U.S. Army Now Holding Drills With Ground Robots That Shoot
Last year saw a historic first: an exercise in which an unmanned vehicle provided live covering fire for American troops.
In a historic first, the Army conducted a live fire exercise with a remote-controlled ground combat vehicle armed with a .50-caliber machine gun. It plans to conduct more exercises with more heavily armed ground robots within the next couple of years.
The demonstration was part of the annual Northern Strike exercise, which took place last July and August at Michigan’s Camp Grayling. Primarily geared toward reserve units, this year’s event debuted an unmanned, heavily armed M113 armored personnel carrier. The driver and the weapons operator followed behind in a slightly larger M577 command post vehicle.
“The scenario here was a complex breach in a minefield,” Paul Rogers, director of the Army’s Tank Automotive Research Development and Engineering Center, or TARDEC, said at the AUVSI conference on Wednesday. “You had engineer platoons with infantry support going in and putting in bangalore torpedos ,” long tubes of explosives used to clear mines, he said. The remotely piloted M113 provided suppressive fire as the engineers worked.
It’s the first time that the Army has conducted an exercise with a ground robot providing fire. It won’t be the last. Army leaders have asked for more exercises with bigger guns, said Rogers. “We’re figuring out the details of what leadership expects and what we can deliver.” (For more on the Army’s plans for unmanned and autonomous robots, check the strategy they published last year .)
The exercise is an important step in understanding how humans and machines will fight together in close quarters, where fields of fire aren’t always clear as they are for a Reaper drone overhead.
Although it’s the first U.S. Army exercise to pair humans and shooting ground robots, it’s not the first time an armed robot was sent out to work next to troops. Shortly after the U.S. invaded Iraq in 2003, troops deployed a mini-tank bot called the SWORDS (short for Special Weapons Observation Reconnaissance Detection System) from weapons maker Foster Miller. By 2007, it was out hunting in the streets, armed with an M249 machine gun. SWORDS was effectively grounded after a series of incidents in which it began to behave unpredictably, swinging its gun in chaotic directions, according to an account of one of the incidents.

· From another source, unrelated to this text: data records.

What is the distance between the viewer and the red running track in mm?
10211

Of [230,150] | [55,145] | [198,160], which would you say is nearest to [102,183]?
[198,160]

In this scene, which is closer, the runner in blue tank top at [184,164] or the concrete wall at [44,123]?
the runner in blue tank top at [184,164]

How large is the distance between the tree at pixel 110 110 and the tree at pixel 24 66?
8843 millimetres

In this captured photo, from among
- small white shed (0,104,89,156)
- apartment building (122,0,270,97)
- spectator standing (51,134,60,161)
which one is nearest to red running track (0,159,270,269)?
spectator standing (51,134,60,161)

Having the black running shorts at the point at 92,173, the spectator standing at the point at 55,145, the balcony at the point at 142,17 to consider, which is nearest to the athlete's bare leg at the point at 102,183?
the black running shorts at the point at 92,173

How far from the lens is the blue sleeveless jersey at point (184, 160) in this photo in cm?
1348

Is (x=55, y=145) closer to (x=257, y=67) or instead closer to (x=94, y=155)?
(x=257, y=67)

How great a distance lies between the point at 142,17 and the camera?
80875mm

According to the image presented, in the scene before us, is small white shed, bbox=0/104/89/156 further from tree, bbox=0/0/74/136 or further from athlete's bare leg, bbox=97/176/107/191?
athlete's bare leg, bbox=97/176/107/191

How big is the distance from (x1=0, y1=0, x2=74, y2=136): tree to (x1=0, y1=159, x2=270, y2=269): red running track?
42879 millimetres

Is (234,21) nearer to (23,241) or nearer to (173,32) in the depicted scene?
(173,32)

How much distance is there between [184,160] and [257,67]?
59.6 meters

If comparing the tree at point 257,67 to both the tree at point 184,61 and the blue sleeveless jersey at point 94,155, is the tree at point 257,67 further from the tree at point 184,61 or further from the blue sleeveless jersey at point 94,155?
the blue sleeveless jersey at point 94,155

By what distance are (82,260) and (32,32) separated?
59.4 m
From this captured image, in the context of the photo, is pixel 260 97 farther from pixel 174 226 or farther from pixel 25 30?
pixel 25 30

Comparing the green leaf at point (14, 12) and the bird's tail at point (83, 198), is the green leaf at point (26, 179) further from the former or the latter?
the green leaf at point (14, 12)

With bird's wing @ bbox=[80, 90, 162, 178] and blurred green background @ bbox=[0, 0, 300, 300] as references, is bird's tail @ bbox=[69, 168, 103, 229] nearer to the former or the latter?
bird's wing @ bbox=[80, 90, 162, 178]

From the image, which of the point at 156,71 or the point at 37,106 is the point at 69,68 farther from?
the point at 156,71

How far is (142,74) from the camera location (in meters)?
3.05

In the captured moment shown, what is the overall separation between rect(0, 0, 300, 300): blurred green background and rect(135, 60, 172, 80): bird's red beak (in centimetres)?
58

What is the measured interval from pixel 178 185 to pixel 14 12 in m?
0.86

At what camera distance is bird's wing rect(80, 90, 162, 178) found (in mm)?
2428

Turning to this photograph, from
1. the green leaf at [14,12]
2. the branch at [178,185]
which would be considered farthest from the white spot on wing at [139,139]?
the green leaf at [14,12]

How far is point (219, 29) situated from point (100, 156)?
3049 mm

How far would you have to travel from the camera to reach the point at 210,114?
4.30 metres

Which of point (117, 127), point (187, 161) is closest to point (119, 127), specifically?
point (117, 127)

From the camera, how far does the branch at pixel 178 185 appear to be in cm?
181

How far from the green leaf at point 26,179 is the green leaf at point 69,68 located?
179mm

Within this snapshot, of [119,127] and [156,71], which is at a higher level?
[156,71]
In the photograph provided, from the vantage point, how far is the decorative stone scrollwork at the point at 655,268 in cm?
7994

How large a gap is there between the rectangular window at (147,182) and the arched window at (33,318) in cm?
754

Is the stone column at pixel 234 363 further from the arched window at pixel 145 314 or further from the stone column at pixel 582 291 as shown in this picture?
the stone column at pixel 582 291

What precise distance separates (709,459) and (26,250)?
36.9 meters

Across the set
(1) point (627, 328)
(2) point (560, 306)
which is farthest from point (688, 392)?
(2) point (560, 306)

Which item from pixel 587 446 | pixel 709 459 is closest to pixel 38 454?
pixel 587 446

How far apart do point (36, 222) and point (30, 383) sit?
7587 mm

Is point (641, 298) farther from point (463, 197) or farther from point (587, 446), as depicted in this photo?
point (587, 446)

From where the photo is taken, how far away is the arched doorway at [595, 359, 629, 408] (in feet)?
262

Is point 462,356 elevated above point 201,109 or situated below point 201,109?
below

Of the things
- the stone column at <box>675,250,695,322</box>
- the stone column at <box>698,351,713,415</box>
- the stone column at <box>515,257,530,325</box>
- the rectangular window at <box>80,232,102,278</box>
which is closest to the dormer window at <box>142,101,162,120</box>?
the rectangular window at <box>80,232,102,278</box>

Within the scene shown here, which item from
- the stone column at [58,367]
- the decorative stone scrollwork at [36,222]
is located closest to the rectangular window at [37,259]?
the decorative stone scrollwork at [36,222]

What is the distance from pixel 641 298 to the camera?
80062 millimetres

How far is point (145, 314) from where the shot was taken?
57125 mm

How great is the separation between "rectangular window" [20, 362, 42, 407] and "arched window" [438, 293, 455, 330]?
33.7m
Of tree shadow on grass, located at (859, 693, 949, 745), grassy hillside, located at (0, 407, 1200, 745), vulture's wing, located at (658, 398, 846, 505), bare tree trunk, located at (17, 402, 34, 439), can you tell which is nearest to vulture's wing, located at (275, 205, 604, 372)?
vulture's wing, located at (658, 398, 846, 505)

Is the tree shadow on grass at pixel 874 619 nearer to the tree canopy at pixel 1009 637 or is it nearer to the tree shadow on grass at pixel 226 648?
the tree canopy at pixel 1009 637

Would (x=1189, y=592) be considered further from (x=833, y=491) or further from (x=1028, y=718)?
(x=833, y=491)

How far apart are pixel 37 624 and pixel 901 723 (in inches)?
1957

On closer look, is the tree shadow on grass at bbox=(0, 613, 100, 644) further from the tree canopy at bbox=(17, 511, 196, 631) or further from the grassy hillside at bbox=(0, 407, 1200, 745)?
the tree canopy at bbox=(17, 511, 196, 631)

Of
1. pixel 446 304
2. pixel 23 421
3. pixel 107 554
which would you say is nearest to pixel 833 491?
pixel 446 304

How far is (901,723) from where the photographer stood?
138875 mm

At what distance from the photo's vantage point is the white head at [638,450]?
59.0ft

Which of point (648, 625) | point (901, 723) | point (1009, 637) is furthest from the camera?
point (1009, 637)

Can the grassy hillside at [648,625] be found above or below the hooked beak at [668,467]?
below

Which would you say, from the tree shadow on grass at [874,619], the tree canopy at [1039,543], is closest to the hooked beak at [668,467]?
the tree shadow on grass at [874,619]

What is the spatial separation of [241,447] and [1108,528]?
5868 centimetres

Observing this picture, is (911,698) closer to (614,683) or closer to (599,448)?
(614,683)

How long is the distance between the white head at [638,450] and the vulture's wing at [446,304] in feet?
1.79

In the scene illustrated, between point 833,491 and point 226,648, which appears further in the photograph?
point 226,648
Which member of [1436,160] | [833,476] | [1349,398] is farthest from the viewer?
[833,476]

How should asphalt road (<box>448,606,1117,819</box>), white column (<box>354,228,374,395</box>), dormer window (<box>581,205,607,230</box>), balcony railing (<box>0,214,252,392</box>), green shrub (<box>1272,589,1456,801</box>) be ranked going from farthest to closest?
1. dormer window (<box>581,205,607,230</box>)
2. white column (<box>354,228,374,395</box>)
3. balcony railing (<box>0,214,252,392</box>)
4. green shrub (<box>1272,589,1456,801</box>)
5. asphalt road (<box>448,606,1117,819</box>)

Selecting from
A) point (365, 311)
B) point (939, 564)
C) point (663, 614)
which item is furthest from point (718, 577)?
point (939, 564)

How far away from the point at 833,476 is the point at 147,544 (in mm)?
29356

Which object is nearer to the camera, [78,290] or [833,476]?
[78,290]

Since then, a few armed robots have rolled across the planes of Iraq and Syria. In 2016, two brothers debuted an armed, remotely-control tank bot to take on ISIS. That same year, Russia, too, began to claim that its mini-tank robots were scoring big wins with the Syrian Army. When third-party observers looked at the Russian claims, however, they found that not some of the statements did not add up .
Regardless of how well these garage projects actually perform against ISIS fighters, there’s a big incentive for weapons makers to test them in combat as soon as possible. On the one hand, it helps with marketing the bot. But on a more fundamental level, there’s no substitute for real fighting.
“Look at all the learning that happened during the Afghanistan war, the Iraq war,” said Rogers, referring to how the United States improved its use of unmanned aerial drones in those conflicts. “When you’re in that, the learning is exponential.”
Rogers couldn’t say when the United States will start deploying armed ground robots. It depends on when the machines can be tested and how well they perform. “We are on that path of exploration. It’s experiment, test, feedback, [address] concerns, challenges and limitations. You go through an iterative approach. But the faster we can turn those iterations, the better.’” Now, he says, the Army is in a phase of “constant, rolling, and evolving experimentation.”
Are armed robots safer than they were? Says Rogers: they’re as safe as anything else is… in war. But there’s more sensor data on the battlefield today from overhead drones and other sources, to help with targeting and performance, than there was in 2003. Most importantly, in keeping with Defense Department policy, humans will remain the decision-maker in terms of firing, he emphasized.
“It’s about having control measures in [and the] the appropriate intelligence. That weapon really doesn’t fire until the human that’s responsible for it, allows it. It’s detecting a target, sharing that target information, it’s getting permission to fire. The human is in control. It’s not a whole lot different than, if you are in a Bradley today and have a remotely controlled gun” on the roof of the vehicle.
But don’t expect the Army to come out with a specific mini-tank bot anytime soon. Rogers is interested in highly modifiable machines with flexible software architectures that connect well with what the Army has already. The Army’s experience with iconic ground bots like the iRobot PackBot (of Hurt Locker fame ) is over, he said. And rightly so. “We bought thousands upon thousands of small robotic systems,” he says of the robots the military bought for explosive retrieval in Iraq. ”Most of those systems have been disposed of… When we came out, we had far more than we needed, had to dispose of thousands. That can not be the standard model gong forward.”